Teriakan model begini sangat akrab di telinga kita saat masih sekolah dulu. Guru di sekolah mengajarkan kita untuk fokus dan memperhatikan penyampaian pelajaran. Tapi tantangan guru saat ini jauh lebih kompleks. Dari penelitian psikolog Inggris Susan Blackmore, murid saat ini lebih sulit untuk fokus. Model perhatian yang murid berikan di kelas mirip dengan cara mereka memperhatikan Facebook: mudah teralih, tidak fokus dan multi-tasking.
Menurut Diagnostic and Statistical Manual of Mental Disorder (DSM) perilaku seperti ini termasuk gangguan psikis Attention deficit/hyperactivity disorder (ADHD). Mereka yang mengidap ADHD akan punya masalah dalam pelajaran, hubungan sosial, bahkan karier. Gejala ADHD antara lain: sulit fokus, sulit berpikir detil, sulit memperhatikan, tidak mendengarkan ketika orang lain berbicara langsung, sulit mengikuti instruksi, tidak teratur, tidak sabar/telaten dan pelupa.

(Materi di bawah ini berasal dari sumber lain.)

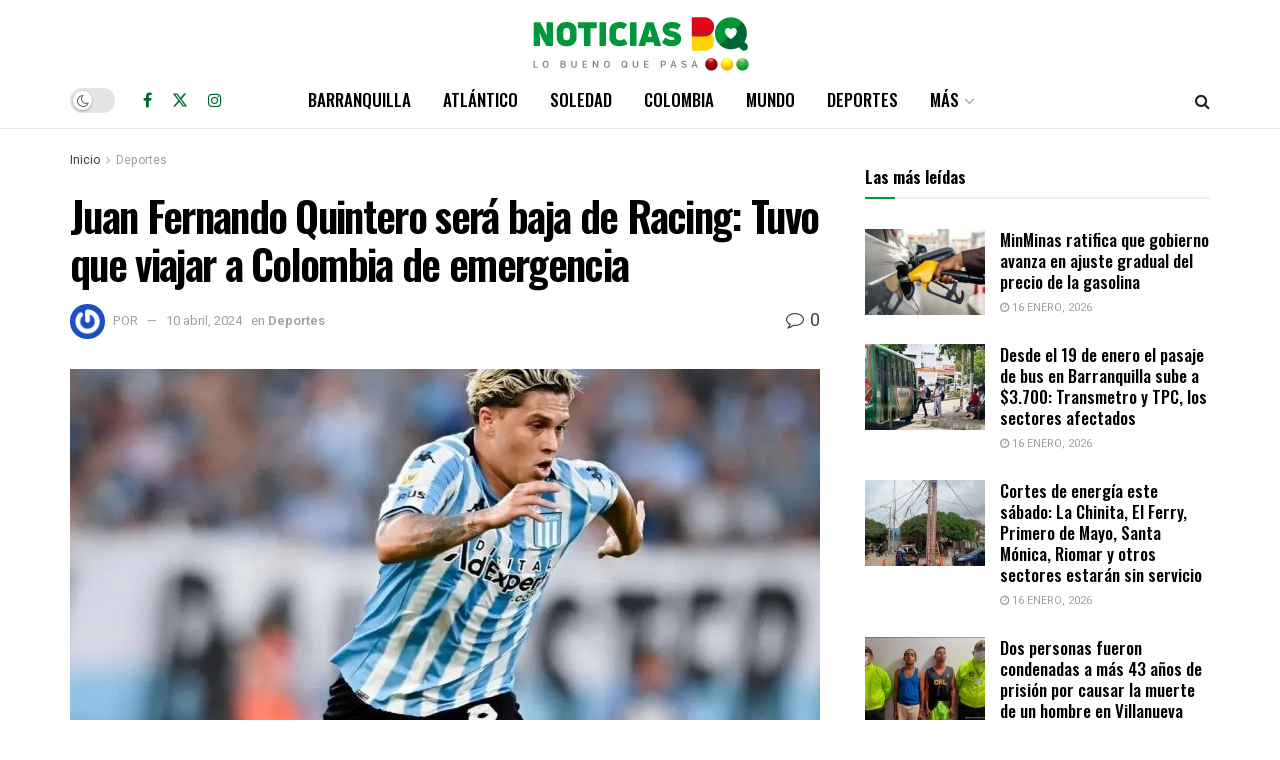

--- FILE ---
content_type: text/html; charset=utf-8
request_url: https://www.google.com/recaptcha/api2/aframe
body_size: 267
content:
<!DOCTYPE HTML><html><head><meta http-equiv="content-type" content="text/html; charset=UTF-8"></head><body><script nonce="HqMX04Eo6SS8wyoExWLe5w">/** Anti-fraud and anti-abuse applications only. See google.com/recaptcha */ try{var clients={'sodar':'https://pagead2.googlesyndication.com/pagead/sodar?'};window.addEventListener("message",function(a){try{if(a.source===window.parent){var b=JSON.parse(a.data);var c=clients[b['id']];if(c){var d=document.createElement('img');d.src=c+b['params']+'&rc='+(localStorage.getItem("rc::a")?sessionStorage.getItem("rc::b"):"");window.document.body.appendChild(d);sessionStorage.setItem("rc::e",parseInt(sessionStorage.getItem("rc::e")||0)+1);localStorage.setItem("rc::h",'1768674578983');}}}catch(b){}});window.parent.postMessage("_grecaptcha_ready", "*");}catch(b){}</script></body></html>

--- FILE ---
content_type: application/javascript; charset=utf-8
request_url: https://fundingchoicesmessages.google.com/f/AGSKWxV7xiBh-YDgra6H01yzpUAHx4LTF_hnV4PZ5-BCLNcvzdhKdPWqSo05AIJfi6XBe-LRvFdje6Str0qpnnicBwqtOgsTPXUobM4D3MhHlD5B3QOSxqdb5FH4HoMl95HEcjlsZiLNVdtPvABHzR6oe8jfYJ_5T8QvkcQ-fI971sFZgOSrr3vRHYjbdMuR/_/adcache./ad/semantic_/oas.aspx-ads/videoblaster/&adnet=
body_size: -1292
content:
window['a819483c-4478-4bf1-ad4c-44fb92d82799'] = true;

Penelitian di Korea Selatan menunjukkan 33% anak yang menderita ADHD adalah mereka yang kecanduan internet. Sementara, penelitian di Taiwan terhadap orang dewasa menunjukkan 32% pecandu internet menderita ADHD.
Hal ini, kata Blackmore, diperparah lagi dengan sistem pengajaran e-learning. Dalam pendidikan, pendidik akan menanamkan pengetahuan ke dalam otak murid. Tapi e-learning bukan menanamkan, tapi mengajarkan navigasi cara mencari informasi digital. Otak bekerja dengan cara sangat berbeda antara menerima informasi yang coba ditanamkan dan navigasi. Hal ini mengancam daya ingat. Itu sebabnya informasi yang kita baca dari internet cenderung mudah terlupakan. Bukan saja karena kita hanya melakukan pemindaian, tapi informasi itu tak tertanam kuat dalam otak. Kita tahu, tapi belum tentu ingat. Kita ingat, tapi belum tentu paham. Kita paham, tapi belum tentu komprehensif. Kita komprehensif, tapi belum tentu skeptis.